◆ **EXERCISE AIM**: Gather every line below that contains the string "instances" and copy each one out.

◆ **DATASET RECORDS**:
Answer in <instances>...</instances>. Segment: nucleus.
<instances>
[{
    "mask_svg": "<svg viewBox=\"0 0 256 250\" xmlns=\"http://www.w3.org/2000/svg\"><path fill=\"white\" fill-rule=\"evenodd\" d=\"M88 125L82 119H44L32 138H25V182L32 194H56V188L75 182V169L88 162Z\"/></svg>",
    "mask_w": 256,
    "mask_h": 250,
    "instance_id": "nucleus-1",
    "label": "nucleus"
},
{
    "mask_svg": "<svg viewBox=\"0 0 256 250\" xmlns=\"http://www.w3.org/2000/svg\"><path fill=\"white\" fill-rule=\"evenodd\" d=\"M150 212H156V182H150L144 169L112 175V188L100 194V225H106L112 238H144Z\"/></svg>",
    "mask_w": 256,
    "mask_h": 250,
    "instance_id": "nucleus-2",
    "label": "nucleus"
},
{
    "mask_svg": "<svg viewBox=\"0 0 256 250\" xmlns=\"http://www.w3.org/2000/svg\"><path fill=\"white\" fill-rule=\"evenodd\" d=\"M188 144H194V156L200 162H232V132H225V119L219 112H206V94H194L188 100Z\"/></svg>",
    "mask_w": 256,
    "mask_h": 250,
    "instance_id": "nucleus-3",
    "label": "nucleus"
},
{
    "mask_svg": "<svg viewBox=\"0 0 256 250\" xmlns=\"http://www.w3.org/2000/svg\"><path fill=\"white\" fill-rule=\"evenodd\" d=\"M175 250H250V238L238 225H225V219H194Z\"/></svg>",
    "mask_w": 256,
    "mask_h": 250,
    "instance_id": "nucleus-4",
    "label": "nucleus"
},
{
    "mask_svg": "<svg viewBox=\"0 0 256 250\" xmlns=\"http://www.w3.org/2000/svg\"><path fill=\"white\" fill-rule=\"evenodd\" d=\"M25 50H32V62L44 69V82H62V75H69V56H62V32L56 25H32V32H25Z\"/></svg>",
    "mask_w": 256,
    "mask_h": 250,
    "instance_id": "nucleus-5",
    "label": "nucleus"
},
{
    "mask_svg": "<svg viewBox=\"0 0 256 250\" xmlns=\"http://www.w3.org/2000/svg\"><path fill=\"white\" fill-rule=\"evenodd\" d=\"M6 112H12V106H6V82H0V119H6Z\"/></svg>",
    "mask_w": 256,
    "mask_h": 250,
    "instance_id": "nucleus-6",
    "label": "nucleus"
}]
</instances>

◆ **ANSWER TO THIS PROBLEM**:
Answer in <instances>...</instances>. Segment: nucleus.
<instances>
</instances>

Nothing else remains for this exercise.